**Collected material:**

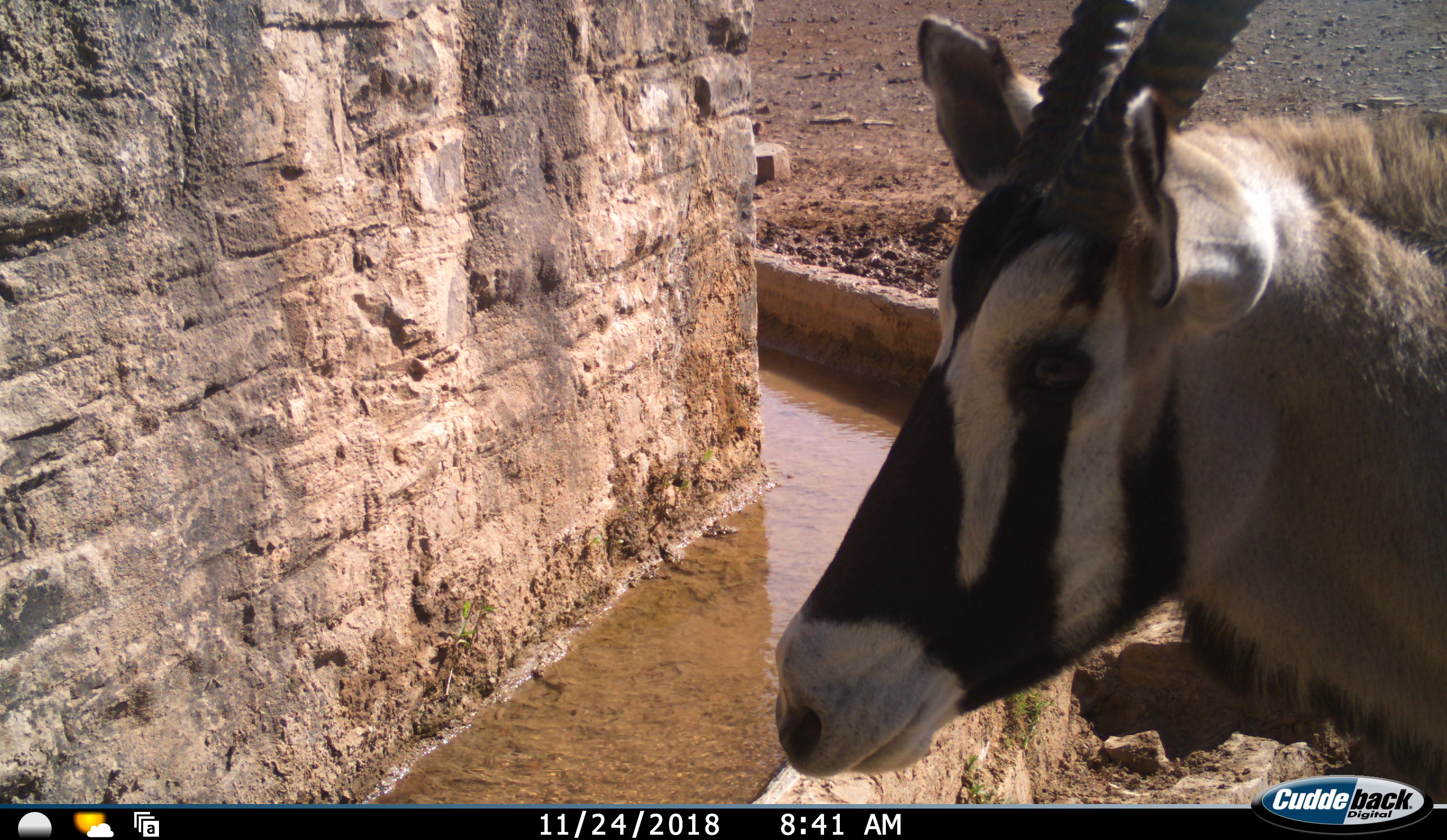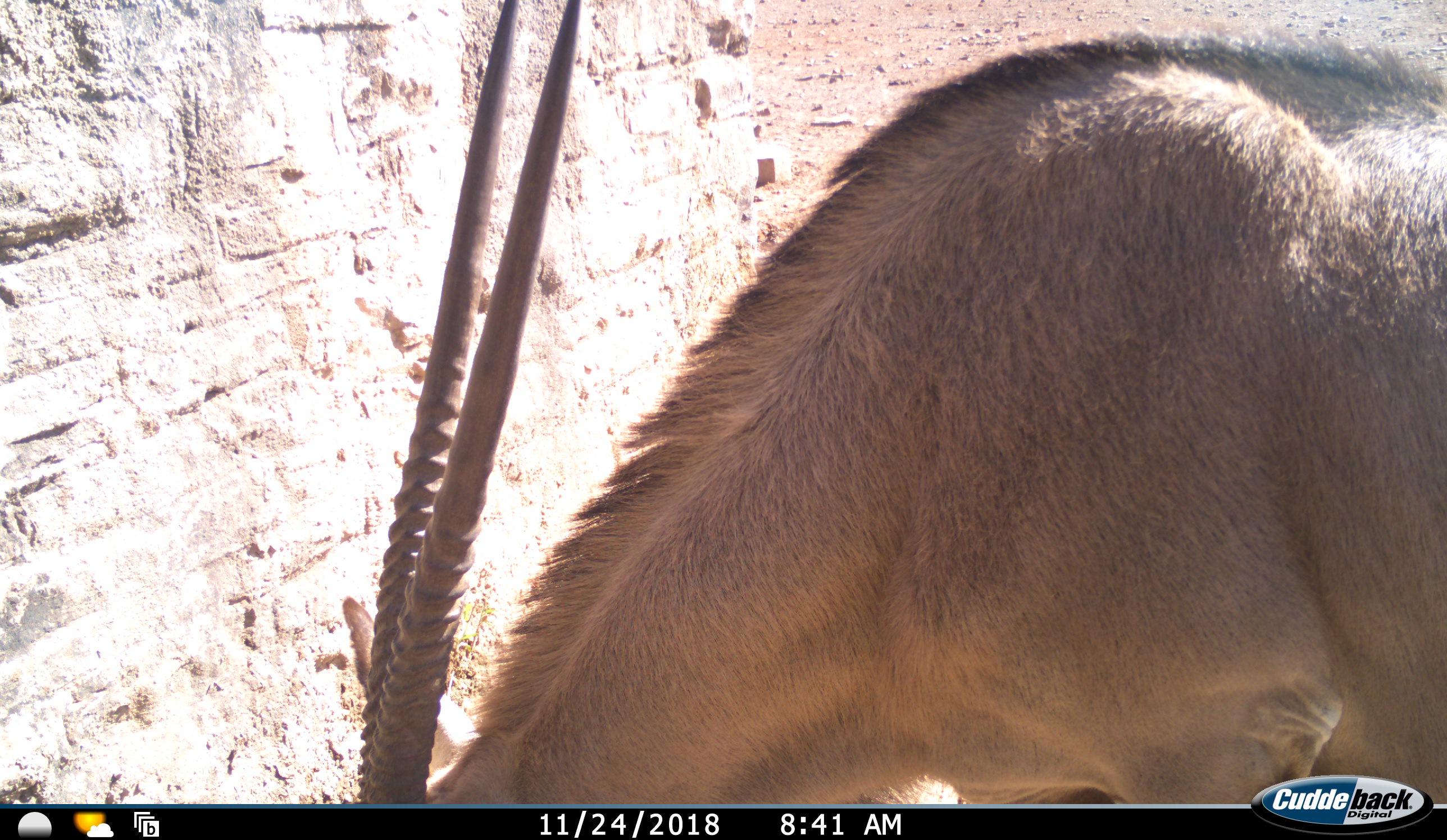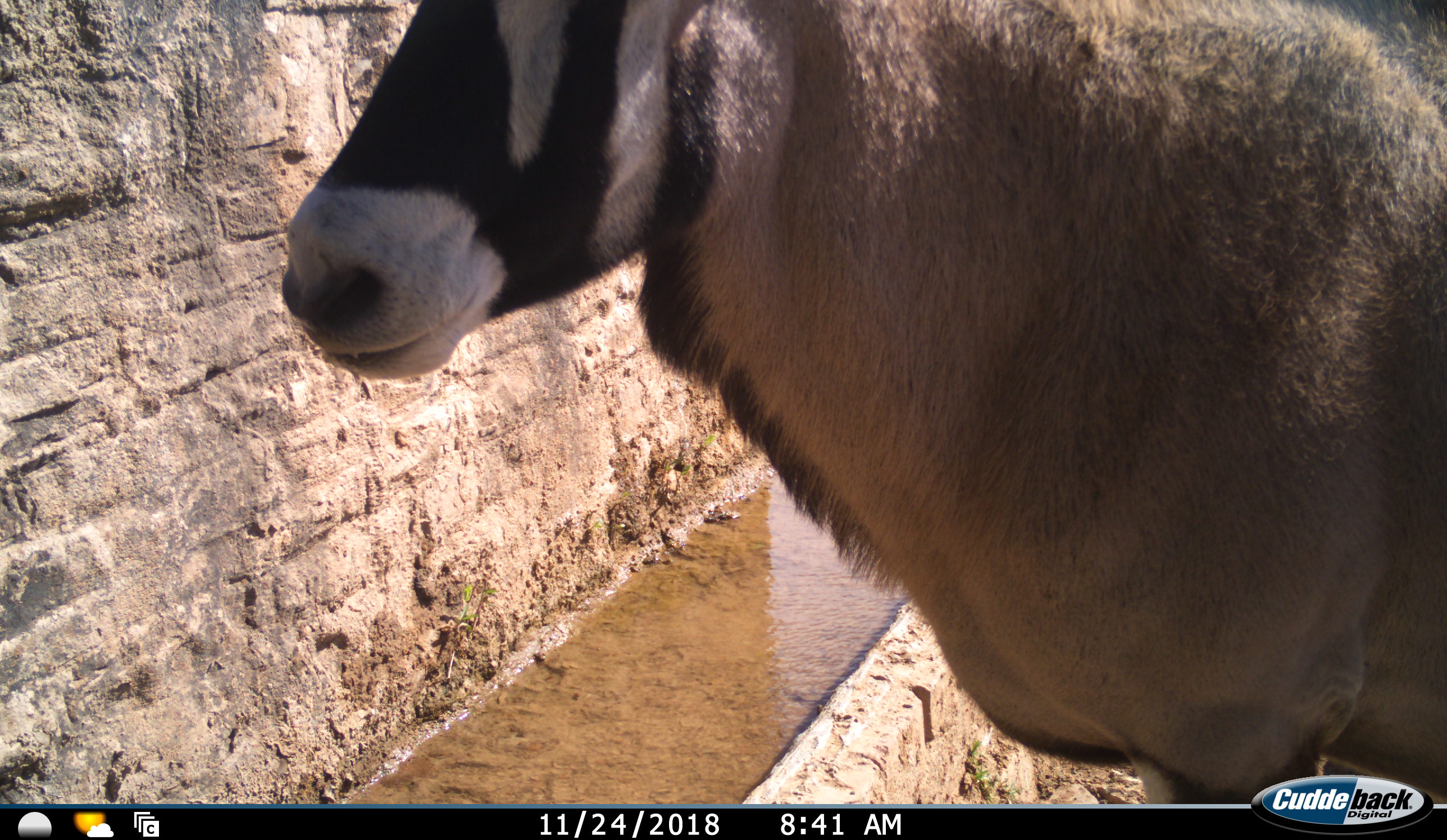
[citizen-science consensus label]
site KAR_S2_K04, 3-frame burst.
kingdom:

**Work to complete:** Repeat each line of the material exactly, and drop any image it carries.

**Output for this task:**
[citizen-science consensus label]
site KAR_S2_K04, 3-frame burst.
kingdom:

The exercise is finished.